Generation Module

LLM generation utilities for unified API access and response management.

This module provides comprehensive tools for LLM generation across multiple providers.

Usage:

# Common from kerb.generation import generate, generate_stream, Generator

# Providers from kerb.generation.providers import (

OpenAIGenerator, AnthropicGenerator, GoogleGenerator,

)

# Utilities from kerb.generation.utils import retry_with_exponential_backoff, batch_generate

kerb.generation.generate(messages, model=None, config=None, api_key=None, provider=None, use_cache=True, cost_tracker=None, track_cost=False, rate_limiter=None, max_retries=3, **kwargs)[source]
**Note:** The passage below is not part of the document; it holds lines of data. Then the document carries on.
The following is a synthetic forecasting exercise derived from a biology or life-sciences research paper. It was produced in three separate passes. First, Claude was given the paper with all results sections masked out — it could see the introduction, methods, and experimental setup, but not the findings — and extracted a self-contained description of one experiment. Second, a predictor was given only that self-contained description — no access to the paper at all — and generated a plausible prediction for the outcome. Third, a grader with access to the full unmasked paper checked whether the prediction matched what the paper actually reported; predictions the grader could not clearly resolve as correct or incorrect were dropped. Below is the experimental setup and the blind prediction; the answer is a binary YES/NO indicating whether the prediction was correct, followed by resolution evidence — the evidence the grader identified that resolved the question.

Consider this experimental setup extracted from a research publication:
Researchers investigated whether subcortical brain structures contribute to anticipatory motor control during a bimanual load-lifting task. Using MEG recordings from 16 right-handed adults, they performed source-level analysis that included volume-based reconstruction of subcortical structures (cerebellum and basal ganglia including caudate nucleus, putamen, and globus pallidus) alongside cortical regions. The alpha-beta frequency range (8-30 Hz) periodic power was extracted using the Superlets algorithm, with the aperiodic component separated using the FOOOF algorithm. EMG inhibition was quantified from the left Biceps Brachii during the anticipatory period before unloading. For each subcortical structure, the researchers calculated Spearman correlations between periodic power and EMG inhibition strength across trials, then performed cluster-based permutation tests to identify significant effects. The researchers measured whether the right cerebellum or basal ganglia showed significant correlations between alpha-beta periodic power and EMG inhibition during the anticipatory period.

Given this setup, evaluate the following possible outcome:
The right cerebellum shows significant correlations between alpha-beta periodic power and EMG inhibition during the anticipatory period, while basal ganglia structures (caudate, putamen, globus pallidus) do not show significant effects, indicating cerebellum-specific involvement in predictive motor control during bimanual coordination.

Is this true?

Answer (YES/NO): NO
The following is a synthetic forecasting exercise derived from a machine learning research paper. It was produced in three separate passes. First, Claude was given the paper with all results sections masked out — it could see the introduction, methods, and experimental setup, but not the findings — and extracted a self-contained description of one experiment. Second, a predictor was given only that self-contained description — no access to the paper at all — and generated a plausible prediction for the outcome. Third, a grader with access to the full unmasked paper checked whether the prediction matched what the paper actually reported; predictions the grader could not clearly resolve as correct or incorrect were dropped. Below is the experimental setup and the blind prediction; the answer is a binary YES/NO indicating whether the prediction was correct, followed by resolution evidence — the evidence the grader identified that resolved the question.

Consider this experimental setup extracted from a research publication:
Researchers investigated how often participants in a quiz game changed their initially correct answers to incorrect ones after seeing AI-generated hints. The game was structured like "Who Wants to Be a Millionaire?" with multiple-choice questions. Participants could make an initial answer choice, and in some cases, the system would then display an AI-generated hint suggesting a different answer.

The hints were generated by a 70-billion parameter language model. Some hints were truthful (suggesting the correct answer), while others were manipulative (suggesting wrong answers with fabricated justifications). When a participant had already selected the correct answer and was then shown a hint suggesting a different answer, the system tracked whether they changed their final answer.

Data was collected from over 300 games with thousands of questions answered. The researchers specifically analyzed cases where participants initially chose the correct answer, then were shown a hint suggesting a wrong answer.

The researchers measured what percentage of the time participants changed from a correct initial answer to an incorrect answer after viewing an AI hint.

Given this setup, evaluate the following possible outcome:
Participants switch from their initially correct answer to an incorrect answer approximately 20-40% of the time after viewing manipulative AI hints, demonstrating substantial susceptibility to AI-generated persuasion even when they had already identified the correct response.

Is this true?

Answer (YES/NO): NO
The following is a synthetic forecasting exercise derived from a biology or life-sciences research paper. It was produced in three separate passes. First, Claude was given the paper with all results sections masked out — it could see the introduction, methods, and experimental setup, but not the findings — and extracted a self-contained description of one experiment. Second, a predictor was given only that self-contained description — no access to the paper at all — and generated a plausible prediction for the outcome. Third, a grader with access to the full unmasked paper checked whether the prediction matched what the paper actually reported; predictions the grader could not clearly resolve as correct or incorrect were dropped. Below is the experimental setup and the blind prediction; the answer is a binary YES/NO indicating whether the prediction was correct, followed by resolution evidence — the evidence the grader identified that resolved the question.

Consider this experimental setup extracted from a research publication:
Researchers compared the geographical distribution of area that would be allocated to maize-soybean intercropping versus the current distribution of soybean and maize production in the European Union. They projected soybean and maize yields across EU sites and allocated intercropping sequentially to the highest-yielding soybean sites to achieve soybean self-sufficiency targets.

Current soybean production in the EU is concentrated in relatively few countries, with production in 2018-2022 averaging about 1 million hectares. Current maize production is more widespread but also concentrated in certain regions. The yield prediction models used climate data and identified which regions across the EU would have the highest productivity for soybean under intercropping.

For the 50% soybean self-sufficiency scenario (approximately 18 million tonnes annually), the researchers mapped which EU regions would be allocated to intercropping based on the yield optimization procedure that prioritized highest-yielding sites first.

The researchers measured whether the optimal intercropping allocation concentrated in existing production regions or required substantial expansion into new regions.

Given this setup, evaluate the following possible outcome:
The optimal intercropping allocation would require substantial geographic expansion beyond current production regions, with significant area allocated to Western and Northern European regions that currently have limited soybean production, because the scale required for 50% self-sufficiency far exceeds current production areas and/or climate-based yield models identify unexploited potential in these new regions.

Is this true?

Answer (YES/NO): NO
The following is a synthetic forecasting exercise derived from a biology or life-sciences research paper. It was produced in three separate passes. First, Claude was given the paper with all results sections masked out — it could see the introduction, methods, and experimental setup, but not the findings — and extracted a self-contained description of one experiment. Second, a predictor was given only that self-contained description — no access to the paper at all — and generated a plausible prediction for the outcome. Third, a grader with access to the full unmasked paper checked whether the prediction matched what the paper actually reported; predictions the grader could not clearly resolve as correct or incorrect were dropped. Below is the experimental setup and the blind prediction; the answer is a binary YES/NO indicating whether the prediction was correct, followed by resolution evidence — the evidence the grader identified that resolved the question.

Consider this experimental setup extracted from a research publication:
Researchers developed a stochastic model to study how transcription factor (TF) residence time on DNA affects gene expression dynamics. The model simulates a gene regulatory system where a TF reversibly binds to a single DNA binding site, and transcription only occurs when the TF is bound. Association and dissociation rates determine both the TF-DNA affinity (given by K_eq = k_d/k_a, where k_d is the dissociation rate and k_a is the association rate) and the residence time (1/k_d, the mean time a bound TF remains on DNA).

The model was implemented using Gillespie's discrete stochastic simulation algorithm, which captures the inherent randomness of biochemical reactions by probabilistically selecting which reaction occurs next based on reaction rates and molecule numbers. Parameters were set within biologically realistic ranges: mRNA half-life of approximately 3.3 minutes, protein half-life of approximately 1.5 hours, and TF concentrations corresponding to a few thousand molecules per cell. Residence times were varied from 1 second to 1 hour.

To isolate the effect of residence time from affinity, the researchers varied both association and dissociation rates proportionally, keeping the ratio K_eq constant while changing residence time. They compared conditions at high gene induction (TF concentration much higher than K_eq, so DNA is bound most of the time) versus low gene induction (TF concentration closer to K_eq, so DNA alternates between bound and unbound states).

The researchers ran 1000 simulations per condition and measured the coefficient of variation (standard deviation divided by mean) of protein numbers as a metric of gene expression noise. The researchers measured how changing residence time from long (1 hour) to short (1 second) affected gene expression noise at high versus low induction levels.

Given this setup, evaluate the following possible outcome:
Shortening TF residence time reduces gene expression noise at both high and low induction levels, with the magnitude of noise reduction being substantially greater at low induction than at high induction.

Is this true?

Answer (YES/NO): NO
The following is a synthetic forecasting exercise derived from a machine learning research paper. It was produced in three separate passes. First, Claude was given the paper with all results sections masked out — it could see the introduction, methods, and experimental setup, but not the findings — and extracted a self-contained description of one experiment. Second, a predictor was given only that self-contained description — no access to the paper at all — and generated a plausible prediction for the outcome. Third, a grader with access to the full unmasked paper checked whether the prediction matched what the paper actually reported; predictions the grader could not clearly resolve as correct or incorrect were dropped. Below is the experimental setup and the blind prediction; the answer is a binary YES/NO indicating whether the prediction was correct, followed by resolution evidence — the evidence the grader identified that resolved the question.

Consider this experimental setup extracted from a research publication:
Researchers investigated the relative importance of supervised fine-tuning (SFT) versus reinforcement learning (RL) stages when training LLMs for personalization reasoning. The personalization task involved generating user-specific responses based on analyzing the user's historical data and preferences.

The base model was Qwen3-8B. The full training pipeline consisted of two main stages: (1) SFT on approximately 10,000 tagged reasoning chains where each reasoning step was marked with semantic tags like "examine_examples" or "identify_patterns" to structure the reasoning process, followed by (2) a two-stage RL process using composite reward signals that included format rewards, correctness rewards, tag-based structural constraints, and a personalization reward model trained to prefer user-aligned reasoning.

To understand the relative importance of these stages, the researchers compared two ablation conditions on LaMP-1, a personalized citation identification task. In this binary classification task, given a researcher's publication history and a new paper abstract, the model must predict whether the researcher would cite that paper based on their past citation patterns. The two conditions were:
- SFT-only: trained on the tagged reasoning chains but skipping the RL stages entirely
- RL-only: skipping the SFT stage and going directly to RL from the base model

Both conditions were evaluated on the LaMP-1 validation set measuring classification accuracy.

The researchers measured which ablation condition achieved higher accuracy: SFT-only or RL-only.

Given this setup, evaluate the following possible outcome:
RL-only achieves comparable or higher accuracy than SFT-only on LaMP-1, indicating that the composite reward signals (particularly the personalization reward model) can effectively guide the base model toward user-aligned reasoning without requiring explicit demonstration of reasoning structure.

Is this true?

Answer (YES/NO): YES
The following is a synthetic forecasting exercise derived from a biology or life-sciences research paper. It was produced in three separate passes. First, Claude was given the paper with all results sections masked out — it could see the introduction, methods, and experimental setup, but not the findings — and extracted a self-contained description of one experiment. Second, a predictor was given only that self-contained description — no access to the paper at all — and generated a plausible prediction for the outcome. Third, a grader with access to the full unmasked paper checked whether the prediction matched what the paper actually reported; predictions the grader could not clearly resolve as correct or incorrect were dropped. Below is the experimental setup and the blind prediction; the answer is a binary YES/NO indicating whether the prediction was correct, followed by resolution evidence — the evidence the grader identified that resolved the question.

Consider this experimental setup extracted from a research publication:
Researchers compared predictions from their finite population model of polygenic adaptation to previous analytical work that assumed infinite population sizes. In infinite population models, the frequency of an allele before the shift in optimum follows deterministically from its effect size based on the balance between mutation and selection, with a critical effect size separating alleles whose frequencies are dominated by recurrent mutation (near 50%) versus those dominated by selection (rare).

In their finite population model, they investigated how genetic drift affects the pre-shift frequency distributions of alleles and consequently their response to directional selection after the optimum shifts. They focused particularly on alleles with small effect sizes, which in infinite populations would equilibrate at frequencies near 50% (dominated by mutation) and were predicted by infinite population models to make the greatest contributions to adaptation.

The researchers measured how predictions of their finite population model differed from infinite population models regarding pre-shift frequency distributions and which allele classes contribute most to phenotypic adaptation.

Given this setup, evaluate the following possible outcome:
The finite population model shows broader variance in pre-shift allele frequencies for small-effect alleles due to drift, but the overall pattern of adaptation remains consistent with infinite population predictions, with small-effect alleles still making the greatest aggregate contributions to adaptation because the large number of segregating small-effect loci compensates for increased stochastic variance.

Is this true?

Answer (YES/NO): NO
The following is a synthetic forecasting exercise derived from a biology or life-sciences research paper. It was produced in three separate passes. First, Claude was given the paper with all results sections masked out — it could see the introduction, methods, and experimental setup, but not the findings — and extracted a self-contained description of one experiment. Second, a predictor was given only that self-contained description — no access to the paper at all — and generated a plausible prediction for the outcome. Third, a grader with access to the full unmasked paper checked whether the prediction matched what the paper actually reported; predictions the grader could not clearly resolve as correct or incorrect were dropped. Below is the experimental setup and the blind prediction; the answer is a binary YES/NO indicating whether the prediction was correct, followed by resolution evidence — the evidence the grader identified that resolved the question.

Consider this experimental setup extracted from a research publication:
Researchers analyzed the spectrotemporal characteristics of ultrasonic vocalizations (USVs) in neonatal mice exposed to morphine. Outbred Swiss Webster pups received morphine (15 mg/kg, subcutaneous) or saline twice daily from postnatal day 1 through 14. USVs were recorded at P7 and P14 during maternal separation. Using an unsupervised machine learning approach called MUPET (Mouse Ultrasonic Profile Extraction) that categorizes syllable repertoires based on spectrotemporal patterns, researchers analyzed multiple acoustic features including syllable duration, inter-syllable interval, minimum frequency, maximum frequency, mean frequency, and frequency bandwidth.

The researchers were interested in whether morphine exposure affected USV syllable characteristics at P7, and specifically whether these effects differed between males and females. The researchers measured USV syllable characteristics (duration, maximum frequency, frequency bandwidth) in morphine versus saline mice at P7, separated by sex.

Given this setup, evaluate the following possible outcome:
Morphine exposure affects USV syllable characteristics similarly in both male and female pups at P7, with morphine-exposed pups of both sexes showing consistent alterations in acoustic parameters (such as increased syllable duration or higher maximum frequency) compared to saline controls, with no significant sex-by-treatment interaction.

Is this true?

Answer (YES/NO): NO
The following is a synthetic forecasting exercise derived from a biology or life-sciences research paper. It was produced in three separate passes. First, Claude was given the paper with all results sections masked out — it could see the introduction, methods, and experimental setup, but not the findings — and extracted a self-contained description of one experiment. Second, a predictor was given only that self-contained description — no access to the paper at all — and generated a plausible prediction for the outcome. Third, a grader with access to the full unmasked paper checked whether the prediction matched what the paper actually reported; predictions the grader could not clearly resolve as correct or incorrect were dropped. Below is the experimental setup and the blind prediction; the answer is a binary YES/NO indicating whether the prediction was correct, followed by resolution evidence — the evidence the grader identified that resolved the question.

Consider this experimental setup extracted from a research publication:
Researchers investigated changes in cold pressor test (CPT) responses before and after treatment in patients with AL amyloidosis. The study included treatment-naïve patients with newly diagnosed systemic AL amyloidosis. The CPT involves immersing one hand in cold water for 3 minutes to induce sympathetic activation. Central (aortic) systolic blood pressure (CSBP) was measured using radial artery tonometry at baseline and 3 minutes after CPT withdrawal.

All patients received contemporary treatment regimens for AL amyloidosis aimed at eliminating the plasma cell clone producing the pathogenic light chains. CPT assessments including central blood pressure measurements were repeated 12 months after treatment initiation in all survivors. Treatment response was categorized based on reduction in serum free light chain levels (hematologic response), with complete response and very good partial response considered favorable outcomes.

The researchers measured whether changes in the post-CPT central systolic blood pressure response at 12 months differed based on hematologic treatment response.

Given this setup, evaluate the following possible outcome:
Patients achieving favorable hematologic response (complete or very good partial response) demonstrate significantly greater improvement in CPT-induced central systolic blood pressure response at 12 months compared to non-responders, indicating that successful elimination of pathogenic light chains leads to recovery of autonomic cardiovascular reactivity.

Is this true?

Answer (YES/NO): YES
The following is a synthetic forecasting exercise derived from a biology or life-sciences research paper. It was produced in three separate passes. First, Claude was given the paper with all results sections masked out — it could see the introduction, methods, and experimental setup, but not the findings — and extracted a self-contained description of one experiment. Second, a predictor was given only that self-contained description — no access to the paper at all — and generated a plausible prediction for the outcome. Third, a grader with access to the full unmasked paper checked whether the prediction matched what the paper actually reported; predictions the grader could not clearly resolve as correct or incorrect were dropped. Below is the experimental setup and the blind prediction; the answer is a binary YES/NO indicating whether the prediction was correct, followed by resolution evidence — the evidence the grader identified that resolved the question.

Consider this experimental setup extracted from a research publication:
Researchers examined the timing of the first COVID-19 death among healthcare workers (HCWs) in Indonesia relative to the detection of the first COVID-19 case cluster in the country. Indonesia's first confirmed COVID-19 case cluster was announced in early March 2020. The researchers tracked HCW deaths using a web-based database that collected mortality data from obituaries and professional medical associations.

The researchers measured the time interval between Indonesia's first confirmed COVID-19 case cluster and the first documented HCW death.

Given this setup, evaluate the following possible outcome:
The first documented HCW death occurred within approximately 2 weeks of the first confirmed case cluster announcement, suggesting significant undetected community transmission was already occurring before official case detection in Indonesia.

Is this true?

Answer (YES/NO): YES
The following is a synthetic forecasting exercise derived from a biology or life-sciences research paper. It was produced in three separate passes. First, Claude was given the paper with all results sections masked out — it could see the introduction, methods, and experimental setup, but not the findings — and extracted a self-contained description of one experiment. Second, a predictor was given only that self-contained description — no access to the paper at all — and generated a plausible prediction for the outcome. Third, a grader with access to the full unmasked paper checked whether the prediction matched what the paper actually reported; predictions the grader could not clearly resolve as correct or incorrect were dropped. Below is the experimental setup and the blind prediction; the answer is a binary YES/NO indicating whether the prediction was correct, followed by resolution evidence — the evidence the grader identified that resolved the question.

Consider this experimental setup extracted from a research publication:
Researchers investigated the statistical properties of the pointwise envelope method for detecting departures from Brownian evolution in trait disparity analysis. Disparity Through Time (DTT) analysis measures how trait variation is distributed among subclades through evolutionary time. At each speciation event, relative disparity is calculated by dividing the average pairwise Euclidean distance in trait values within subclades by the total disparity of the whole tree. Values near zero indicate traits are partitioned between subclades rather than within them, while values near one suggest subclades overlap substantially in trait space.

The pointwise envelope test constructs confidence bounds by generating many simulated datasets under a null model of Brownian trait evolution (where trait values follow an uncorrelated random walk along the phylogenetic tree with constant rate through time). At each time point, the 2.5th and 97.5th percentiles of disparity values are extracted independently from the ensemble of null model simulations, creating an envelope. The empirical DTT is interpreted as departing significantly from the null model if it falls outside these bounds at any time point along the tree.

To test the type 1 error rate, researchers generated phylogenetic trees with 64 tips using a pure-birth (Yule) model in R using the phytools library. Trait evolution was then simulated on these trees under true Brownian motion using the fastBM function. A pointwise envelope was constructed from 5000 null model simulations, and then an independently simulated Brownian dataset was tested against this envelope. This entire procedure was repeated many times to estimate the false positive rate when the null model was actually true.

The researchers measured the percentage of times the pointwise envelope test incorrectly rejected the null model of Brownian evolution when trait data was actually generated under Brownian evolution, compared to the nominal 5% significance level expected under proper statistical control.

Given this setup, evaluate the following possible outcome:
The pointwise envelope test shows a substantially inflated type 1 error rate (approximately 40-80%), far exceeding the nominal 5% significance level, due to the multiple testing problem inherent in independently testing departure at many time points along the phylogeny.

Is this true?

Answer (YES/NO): NO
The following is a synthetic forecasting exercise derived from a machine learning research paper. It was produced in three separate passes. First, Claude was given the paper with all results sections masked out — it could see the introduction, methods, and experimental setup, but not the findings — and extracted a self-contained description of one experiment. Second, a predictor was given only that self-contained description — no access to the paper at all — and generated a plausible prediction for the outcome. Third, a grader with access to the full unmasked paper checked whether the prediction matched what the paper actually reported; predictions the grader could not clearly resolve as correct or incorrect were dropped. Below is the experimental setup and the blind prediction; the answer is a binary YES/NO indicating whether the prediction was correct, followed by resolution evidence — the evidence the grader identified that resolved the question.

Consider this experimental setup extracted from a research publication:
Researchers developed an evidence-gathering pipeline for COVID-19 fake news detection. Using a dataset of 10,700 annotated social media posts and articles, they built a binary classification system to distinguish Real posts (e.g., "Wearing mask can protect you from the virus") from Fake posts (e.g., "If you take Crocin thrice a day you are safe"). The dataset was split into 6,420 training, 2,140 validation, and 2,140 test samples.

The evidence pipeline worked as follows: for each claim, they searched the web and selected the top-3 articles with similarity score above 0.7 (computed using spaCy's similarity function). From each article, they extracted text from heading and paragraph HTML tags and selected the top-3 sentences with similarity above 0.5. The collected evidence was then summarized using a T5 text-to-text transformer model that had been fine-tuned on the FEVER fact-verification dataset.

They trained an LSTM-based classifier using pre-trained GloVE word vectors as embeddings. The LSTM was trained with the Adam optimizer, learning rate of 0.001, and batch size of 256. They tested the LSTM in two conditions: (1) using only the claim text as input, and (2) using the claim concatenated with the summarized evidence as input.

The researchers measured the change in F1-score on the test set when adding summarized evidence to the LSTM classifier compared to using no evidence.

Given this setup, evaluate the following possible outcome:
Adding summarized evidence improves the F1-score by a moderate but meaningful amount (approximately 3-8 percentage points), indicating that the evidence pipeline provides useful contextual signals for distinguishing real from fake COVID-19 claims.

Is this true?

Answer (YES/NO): NO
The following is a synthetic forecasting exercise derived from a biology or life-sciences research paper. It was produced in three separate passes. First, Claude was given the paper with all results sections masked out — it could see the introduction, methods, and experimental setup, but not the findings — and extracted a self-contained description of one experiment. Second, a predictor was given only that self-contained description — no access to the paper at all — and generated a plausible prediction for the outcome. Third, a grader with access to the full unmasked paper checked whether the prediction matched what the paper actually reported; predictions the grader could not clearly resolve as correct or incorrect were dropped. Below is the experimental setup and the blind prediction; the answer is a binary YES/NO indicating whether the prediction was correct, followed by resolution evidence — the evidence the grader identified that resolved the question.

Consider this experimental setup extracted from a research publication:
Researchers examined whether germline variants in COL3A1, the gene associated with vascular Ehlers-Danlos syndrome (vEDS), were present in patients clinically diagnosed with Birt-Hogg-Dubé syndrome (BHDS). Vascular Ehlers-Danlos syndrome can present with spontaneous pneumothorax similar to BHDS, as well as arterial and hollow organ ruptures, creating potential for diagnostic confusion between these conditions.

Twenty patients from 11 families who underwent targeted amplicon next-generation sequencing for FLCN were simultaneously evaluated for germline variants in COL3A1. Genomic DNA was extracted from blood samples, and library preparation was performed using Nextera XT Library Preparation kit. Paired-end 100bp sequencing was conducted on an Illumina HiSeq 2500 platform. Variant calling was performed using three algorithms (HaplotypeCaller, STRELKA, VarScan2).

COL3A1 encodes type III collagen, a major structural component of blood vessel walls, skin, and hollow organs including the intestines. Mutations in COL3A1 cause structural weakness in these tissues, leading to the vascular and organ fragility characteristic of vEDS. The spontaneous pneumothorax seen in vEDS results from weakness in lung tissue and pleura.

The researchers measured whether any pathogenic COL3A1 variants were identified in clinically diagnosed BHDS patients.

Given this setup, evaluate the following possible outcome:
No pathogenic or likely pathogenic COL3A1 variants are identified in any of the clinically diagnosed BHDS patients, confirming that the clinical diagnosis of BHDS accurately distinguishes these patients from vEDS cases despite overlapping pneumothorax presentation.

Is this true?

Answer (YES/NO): YES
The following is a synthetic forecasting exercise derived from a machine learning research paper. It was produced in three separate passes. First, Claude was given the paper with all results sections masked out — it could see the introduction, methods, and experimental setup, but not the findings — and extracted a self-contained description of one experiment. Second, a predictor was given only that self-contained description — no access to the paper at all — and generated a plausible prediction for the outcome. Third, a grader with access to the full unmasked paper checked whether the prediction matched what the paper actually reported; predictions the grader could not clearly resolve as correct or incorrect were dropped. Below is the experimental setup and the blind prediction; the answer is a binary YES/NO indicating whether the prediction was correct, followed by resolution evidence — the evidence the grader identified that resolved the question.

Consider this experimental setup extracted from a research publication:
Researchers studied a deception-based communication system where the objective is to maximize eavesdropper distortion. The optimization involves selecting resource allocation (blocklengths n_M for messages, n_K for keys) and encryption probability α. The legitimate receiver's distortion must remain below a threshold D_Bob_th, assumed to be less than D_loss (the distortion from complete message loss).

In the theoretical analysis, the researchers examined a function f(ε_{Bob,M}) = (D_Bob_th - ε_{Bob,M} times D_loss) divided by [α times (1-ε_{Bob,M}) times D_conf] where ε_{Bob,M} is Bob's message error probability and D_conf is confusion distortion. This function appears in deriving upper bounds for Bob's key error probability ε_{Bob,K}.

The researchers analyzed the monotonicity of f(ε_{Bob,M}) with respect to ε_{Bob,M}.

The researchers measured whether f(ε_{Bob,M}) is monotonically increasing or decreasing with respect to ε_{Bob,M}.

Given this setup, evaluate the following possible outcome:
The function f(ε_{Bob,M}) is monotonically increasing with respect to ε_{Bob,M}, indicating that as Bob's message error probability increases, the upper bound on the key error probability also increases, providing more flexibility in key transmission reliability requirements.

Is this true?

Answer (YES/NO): NO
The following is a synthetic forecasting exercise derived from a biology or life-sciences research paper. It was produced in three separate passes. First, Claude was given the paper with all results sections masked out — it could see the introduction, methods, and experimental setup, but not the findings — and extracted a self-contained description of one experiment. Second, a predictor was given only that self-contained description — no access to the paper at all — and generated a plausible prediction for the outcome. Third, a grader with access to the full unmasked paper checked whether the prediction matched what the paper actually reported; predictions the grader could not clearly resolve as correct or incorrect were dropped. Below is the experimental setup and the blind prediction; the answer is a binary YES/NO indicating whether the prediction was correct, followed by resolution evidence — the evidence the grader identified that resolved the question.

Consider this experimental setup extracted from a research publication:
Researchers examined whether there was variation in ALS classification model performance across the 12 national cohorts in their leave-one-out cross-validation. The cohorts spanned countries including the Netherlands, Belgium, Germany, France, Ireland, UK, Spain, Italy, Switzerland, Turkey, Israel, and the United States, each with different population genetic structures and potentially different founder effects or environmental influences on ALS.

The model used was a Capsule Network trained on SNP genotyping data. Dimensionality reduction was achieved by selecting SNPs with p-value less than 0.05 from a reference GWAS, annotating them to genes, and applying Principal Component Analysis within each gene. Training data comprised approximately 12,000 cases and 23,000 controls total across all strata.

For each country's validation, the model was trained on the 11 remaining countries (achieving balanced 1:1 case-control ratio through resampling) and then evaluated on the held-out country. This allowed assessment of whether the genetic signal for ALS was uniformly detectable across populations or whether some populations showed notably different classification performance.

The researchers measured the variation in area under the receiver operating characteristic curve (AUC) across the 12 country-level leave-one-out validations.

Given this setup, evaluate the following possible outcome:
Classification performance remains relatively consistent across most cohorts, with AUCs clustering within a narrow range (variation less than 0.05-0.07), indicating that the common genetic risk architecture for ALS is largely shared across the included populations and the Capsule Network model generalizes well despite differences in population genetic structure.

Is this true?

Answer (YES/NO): NO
Universal generator function - generate responses from any LLM provider.

This is the main generation function that routes to the appropriate provider based on the model and provider parameters.

Parameters:
  • messages (Union[List[Message], List[Dict[str, str]], str]) – Input messages (can be string, list of dicts, or list of Message objects)

  • model (Union[str, ModelName, None]) – Model to use (ModelName enum or string for custom models). If not provided, must be specified in config.

  • config (Optional[GenerationConfig]) – Generation configuration

  • api_key (Optional[str]) – API key (if not provided, uses environment variable)

  • provider (Optional[LLMProvider]) – LLMProvider enum specifying which API to use

  • use_cache (bool) – Whether to use response caching

  • cost_tracker (Optional[CostTracker]) – Optional cost tracker instance

  • track_cost (bool) – Whether to track costs in global tracker

  • rate_limiter (Optional[RateLimiter]) – Optional rate limiter instance

  • max_retries (int) – Maximum retry attempts for failed requests

  • **kwargs – Additional config parameters

Returns:

The generated response

Return type:

GenerationResponse

Examples

>>> # Using ModelName enum
>>> response = generate("Hello", model=ModelName.GPT_4O_MINI, provider=LLMProvider.OPENAI)
>>> # Using custom model name
>>> response = generate("Hello", model="my-custom-gpt", provider=LLMProvider.OPENAI)
>>> # Different providers
>>> response = generate("Hello", model=ModelName.CLAUDE_35_HAIKU, provider=LLMProvider.ANTHROPIC)
kerb.generation.generate_stream(messages, model=None, config=None, api_key=None, provider=None, callback=None, **kwargs)[source]

Generate streaming response from any LLM provider.

Parameters:
  • messages (Union[List[Message], List[Dict[str, str]], str]) – Input messages (can be string, list of dicts, or list of Message objects)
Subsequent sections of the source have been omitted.